● Goals:
1 > Reproduce the rows word for word, everything from the line containing "Would you classify" down to the final row, including both of those lines.
2 > Supply what follows in the reference page for the BaseInput class, continuing after its last line.

● Source passage:
------------------------------
BaseInput¶

class BaseInput(file, file_type=None, worksheet_name=None, has_column_names=True, mapper=None, name=None, allow_blank_names=True)[source]: Superclass representing a basic columnar file.

Methods

`hed.models.base_input.BaseInput.__init__`(file)	Constructor for the BaseInput class.
`hed.models.base_input.BaseInput.assemble`([...])	Assembles the hed strings
`hed.models.base_input.BaseInput.column_metadata`()	Get the metadata for each column
`hed.models.base_input.BaseInput.combine_dataframe`(...)	Combines all columns in the given dataframe into a single HED string series,
`hed.models.base_input.BaseInput.convert_to_form`(...)	Convert all tags in underlying dataframe to the specified form.
`hed.models.base_input.BaseInput.convert_to_long`(...)	Convert all tags in underlying dataframe to long form.
`hed.models.base_input.BaseInput.convert_to_short`(...)	Convert all tags in underlying dataframe to short form.
`hed.models.base_input.BaseInput.expand_defs`(...)	Shrinks any def-expand found in the underlying dataframe.
`hed.models.base_input.BaseInput.get_column_refs`()	Returns a list of column refs for this file.
`hed.models.base_input.BaseInput.get_def_dict`(...)	Returns the definition dict for this file
`hed.models.base_input.BaseInput.get_worksheet`([...])	Get the requested worksheet.
`hed.models.base_input.BaseInput.reset_mapper`(...)	Set mapper to a different view of the file.
------------------------------
● Recorded data:
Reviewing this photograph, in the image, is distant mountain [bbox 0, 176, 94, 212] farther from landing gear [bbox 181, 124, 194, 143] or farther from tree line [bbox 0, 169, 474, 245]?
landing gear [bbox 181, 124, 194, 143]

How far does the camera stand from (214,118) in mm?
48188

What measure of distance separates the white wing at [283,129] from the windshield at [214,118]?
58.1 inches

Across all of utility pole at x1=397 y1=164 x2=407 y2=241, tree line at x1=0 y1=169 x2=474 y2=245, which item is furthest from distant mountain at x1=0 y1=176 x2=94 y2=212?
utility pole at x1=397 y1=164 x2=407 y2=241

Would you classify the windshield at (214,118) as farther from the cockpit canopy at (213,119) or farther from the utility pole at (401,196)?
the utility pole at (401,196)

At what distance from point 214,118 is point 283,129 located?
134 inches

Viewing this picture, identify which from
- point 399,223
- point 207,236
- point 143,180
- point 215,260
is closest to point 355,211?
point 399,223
------------------------------
● Responses to the tasks:
1 >
Would you classify the windshield at (214,118) as farther from the cockpit canopy at (213,119) or farther from the utility pole at (401,196)?
the utility pole at (401,196)

At what distance from point 214,118 is point 283,129 located?
134 inches

Viewing this picture, identify which from
- point 399,223
- point 207,236
- point 143,180
- point 215,260
is closest to point 355,211?
point 399,223

2 >
`hed.models.base_input.BaseInput.set_cell`(...)	Replace the specified cell with transformed text.
`hed.models.base_input.BaseInput.shrink_defs`(...)	Shrinks any def-expand found in the underlying dataframe.
`hed.models.base_input.BaseInput.to_csv`([file])	Write to file or return as a string.
`hed.models.base_input.BaseInput.to_excel`(file)	Output to an Excel file.
`hed.models.base_input.BaseInput.validate`(...)	Creates a SpreadsheetValidator and returns all issues with this fil

Attributes

`hed.models.base_input.BaseInput.COMMA_DELIMITER`
`hed.models.base_input.BaseInput.EXCEL_EXTENSION`
`hed.models.base_input.BaseInput.FILE_EXTENSION`
`hed.models.base_input.BaseInput.FILE_INPUT`
`hed.models.base_input.BaseInput.STRING_INPUT`
`hed.models.base_input.BaseInput.TAB_DELIMITER`
`hed.models.base_input.BaseInput.TEXT_EXTENSION`
`hed.models.base_input.BaseInput.columns`	Returns a list of the column names.
`hed.models.base_input.BaseInput.dataframe`	The underlying dataframe.
`hed.models.base_input.BaseInput.dataframe_a`	Return the assembled dataframe
`hed.models.base_input.BaseInput.has_column_names`	True if dataframe has column names.
`hed.models.base_input.BaseInput.loaded_workbook`	The underlying loaded workbooks.
`hed.models.base_input.BaseInput.name`	Name of the data.
`hed.models.base_input.BaseInput.onsets`	Returns the onset column if it exists
`hed.models.base_input.BaseInput.series_a`	Return the assembled dataframe as a series
`hed.models.base_input.BaseInput.series_filtered`	Return the assembled dataframe as a series, with rows that have the same onset combined
`hed.models.base_input.BaseInput.worksheet_name`	The worksheet name.

BaseInput.__init__(file, file_type=None, worksheet_name=None, has_column_names=True, mapper=None, name=None, allow_blank_names=True)[source]¶

Constructor for the BaseInput class.

Parameters:

file (str or file-like or pandas dataframe) – An xlsx/tsv file to open.
file_type (str or None) – “.xlsx” (Excel), “.tsv” or “.txt” (tab-separated text). Derived from file if file is a filename. Ignored if pandas dataframe.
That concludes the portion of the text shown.